*** Begin section ***

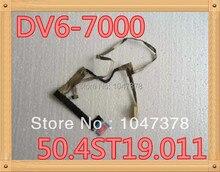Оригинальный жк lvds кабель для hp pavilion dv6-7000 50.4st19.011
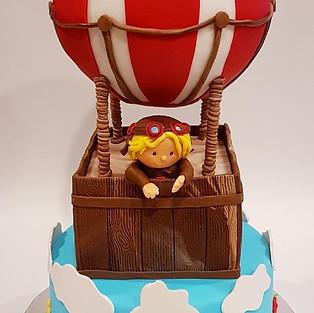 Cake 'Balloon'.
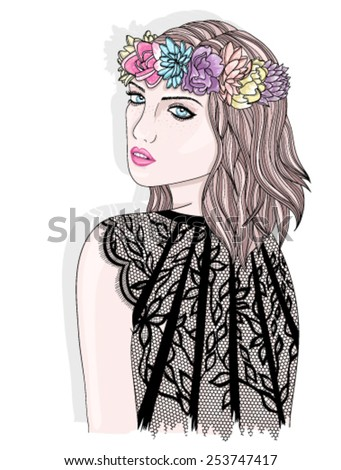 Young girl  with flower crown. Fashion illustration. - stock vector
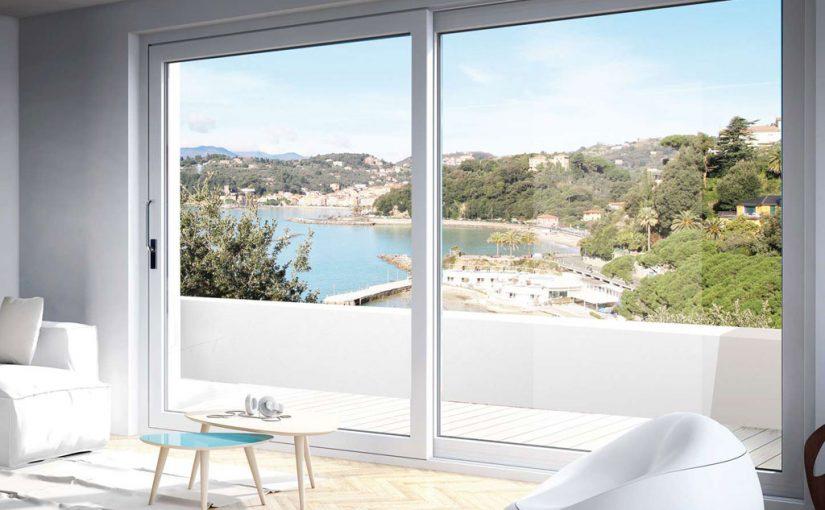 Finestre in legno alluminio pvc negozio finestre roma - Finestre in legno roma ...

*** End section ***
*** Begin section ***

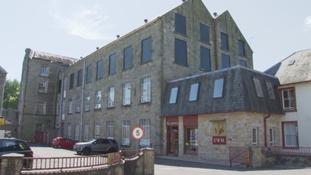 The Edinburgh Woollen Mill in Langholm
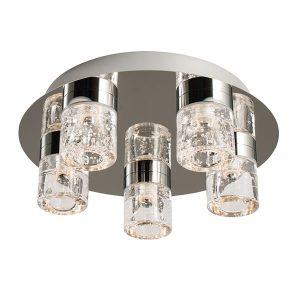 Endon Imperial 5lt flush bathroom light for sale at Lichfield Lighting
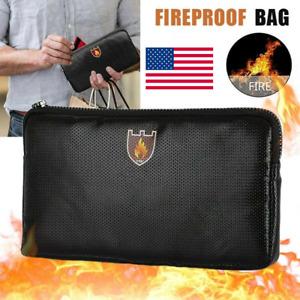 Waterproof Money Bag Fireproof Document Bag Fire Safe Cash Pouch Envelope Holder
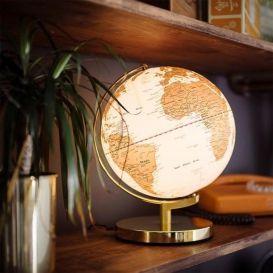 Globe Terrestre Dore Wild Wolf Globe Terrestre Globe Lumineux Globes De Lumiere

*** End section ***
*** Begin section ***

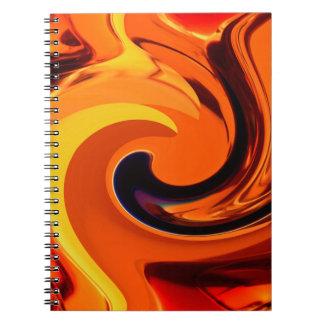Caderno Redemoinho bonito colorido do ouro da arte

*** End section ***

◆ What to work on ◆
Using the data above, return the lines from the one holding "- stock vector" through the one holding "Finestre in legno alluminio" exactly, but not the pictures.

◆ Response for this exercise ◆
 Young girl  with flower crown. Fashion illustration. - stock vector
 Finestre in legno alluminio pvc negozio finestre roma - Finestre in legno roma ...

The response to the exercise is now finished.